■ Information given
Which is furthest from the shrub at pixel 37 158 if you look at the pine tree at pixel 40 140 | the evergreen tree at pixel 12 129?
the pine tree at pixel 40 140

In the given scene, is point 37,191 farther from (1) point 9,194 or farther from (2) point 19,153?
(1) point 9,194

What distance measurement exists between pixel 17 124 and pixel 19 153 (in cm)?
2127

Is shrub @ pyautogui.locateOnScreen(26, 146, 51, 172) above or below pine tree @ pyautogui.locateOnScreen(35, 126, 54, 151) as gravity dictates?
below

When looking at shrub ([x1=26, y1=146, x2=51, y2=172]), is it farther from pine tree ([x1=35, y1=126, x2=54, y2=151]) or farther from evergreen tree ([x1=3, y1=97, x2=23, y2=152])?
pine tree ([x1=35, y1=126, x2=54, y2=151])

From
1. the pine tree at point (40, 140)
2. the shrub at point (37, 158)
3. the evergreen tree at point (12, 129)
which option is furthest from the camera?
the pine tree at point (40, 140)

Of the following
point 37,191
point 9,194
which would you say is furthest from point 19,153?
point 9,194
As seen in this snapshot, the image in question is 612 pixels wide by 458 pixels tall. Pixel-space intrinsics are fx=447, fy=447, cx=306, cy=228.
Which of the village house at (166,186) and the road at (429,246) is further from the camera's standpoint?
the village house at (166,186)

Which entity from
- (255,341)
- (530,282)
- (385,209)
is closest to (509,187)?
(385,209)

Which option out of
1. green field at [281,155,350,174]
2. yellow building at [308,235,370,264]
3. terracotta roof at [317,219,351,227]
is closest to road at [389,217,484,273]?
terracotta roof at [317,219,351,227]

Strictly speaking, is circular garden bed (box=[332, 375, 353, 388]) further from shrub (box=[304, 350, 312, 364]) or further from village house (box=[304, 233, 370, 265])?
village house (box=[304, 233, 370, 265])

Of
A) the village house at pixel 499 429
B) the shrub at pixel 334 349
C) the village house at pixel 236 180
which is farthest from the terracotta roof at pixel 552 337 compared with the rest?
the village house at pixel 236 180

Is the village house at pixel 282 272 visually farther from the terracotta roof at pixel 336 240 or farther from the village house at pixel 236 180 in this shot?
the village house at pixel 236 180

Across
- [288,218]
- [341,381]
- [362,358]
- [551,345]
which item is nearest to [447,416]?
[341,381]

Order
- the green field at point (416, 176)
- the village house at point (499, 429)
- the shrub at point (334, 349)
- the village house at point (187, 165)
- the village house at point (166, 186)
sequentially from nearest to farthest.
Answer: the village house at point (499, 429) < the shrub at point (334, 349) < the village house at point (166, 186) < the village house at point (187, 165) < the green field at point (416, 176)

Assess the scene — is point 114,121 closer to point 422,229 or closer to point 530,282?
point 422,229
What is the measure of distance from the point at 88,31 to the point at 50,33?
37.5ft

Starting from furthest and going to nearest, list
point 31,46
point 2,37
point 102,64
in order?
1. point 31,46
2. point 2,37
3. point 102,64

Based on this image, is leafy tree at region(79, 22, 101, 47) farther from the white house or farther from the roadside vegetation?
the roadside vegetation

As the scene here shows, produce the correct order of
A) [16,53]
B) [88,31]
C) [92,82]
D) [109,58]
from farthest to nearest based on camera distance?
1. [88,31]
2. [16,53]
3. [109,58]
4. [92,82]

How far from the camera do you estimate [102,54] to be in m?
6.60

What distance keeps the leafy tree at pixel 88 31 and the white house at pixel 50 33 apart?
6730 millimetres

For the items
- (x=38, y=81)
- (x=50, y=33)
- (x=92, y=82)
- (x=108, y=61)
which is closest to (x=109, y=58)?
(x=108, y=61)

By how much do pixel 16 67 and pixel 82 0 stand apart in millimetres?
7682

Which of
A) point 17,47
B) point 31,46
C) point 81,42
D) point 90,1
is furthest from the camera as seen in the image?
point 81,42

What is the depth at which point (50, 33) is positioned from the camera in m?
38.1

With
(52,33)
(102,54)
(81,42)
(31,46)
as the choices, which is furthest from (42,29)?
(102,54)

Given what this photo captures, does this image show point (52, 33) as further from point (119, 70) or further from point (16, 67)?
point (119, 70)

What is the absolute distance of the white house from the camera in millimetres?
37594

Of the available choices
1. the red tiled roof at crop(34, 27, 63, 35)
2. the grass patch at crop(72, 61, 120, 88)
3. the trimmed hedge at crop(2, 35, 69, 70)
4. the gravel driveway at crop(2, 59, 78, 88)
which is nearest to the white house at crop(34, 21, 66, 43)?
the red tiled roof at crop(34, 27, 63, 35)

■ Instruction
Can you reproduce every one of the records above, character for character, without changing anything?

■ Complete response
Which is furthest from the shrub at pixel 37 158 if you look at the pine tree at pixel 40 140 | the evergreen tree at pixel 12 129?
the pine tree at pixel 40 140

In the given scene, is point 37,191 farther from (1) point 9,194 or farther from (2) point 19,153?
(1) point 9,194

What distance measurement exists between pixel 17 124 and pixel 19 153 (in cm)?
2127

Is shrub @ pyautogui.locateOnScreen(26, 146, 51, 172) above or below pine tree @ pyautogui.locateOnScreen(35, 126, 54, 151) as gravity dictates?
below

When looking at shrub ([x1=26, y1=146, x2=51, y2=172]), is it farther from pine tree ([x1=35, y1=126, x2=54, y2=151]) or farther from evergreen tree ([x1=3, y1=97, x2=23, y2=152])?
pine tree ([x1=35, y1=126, x2=54, y2=151])

From
1. the pine tree at point (40, 140)
2. the shrub at point (37, 158)
3. the evergreen tree at point (12, 129)
which option is furthest from the camera?
the pine tree at point (40, 140)

Of the following
point 37,191
point 9,194
which would you say is furthest from point 19,153?
point 9,194
As seen in this snapshot, the image in question is 612 pixels wide by 458 pixels tall. Pixel-space intrinsics are fx=447, fy=447, cx=306, cy=228.
Which of the village house at (166,186) and the road at (429,246) is further from the camera's standpoint?
the village house at (166,186)

Which entity from
- (255,341)
- (530,282)
- (385,209)
is closest to (509,187)?
(385,209)

Which option out of
1. green field at [281,155,350,174]
2. yellow building at [308,235,370,264]
3. terracotta roof at [317,219,351,227]
is closest to road at [389,217,484,273]?
terracotta roof at [317,219,351,227]

Strictly speaking, is circular garden bed (box=[332, 375, 353, 388]) further from shrub (box=[304, 350, 312, 364]) or further from village house (box=[304, 233, 370, 265])?
village house (box=[304, 233, 370, 265])

Of
A) the village house at pixel 499 429
B) the shrub at pixel 334 349
C) the village house at pixel 236 180
which is farthest from the terracotta roof at pixel 552 337 compared with the rest?
the village house at pixel 236 180

Is the village house at pixel 282 272 visually farther from the terracotta roof at pixel 336 240 or farther from the village house at pixel 236 180 in this shot?
the village house at pixel 236 180

Across
- [288,218]
- [341,381]
- [362,358]
- [551,345]
which item is nearest to [447,416]?
[341,381]

Order
- the green field at point (416, 176)
- the village house at point (499, 429)
- the shrub at point (334, 349)
- the village house at point (187, 165)
- the village house at point (166, 186)
sequentially from nearest to farthest.
Answer: the village house at point (499, 429) < the shrub at point (334, 349) < the village house at point (166, 186) < the village house at point (187, 165) < the green field at point (416, 176)

Assess the scene — is point 114,121 closer to point 422,229 or closer to point 530,282?
point 422,229
What is the measure of distance from the point at 88,31 to the point at 50,33?
37.5ft

Starting from furthest and going to nearest, list
point 31,46
point 2,37
point 102,64
in order?
1. point 31,46
2. point 2,37
3. point 102,64

Based on this image, is leafy tree at region(79, 22, 101, 47) farther from the white house or farther from the roadside vegetation?
the roadside vegetation

As the scene here shows, produce the correct order of
A) [16,53]
B) [88,31]
C) [92,82]
D) [109,58]
from farthest to nearest based on camera distance?
1. [88,31]
2. [16,53]
3. [109,58]
4. [92,82]

How far from the camera do you estimate [102,54] to be in m?
6.60

What distance keeps the leafy tree at pixel 88 31 and the white house at pixel 50 33 apart?
6730 millimetres

For the items
- (x=38, y=81)
- (x=50, y=33)
- (x=92, y=82)
- (x=108, y=61)
which is closest to (x=109, y=58)?
(x=108, y=61)

By how much do pixel 16 67 and pixel 82 0 stand apart in millimetres?
7682

Which of
A) point 17,47
B) point 31,46
C) point 81,42
D) point 90,1
is furthest from the camera as seen in the image?
point 81,42

What is the depth at which point (50, 33) is positioned from the camera in m?
38.1

With
(52,33)
(102,54)
(81,42)
(31,46)
as the choices, which is furthest from (42,29)?
(102,54)

Given what this photo captures, does this image show point (52, 33) as further from point (119, 70) or further from point (16, 67)?
point (119, 70)

What is the absolute distance of the white house from the camera in millimetres?
37594

Of the available choices
1. the red tiled roof at crop(34, 27, 63, 35)
2. the grass patch at crop(72, 61, 120, 88)
3. the trimmed hedge at crop(2, 35, 69, 70)
4. the gravel driveway at crop(2, 59, 78, 88)
which is nearest to the white house at crop(34, 21, 66, 43)?
the red tiled roof at crop(34, 27, 63, 35)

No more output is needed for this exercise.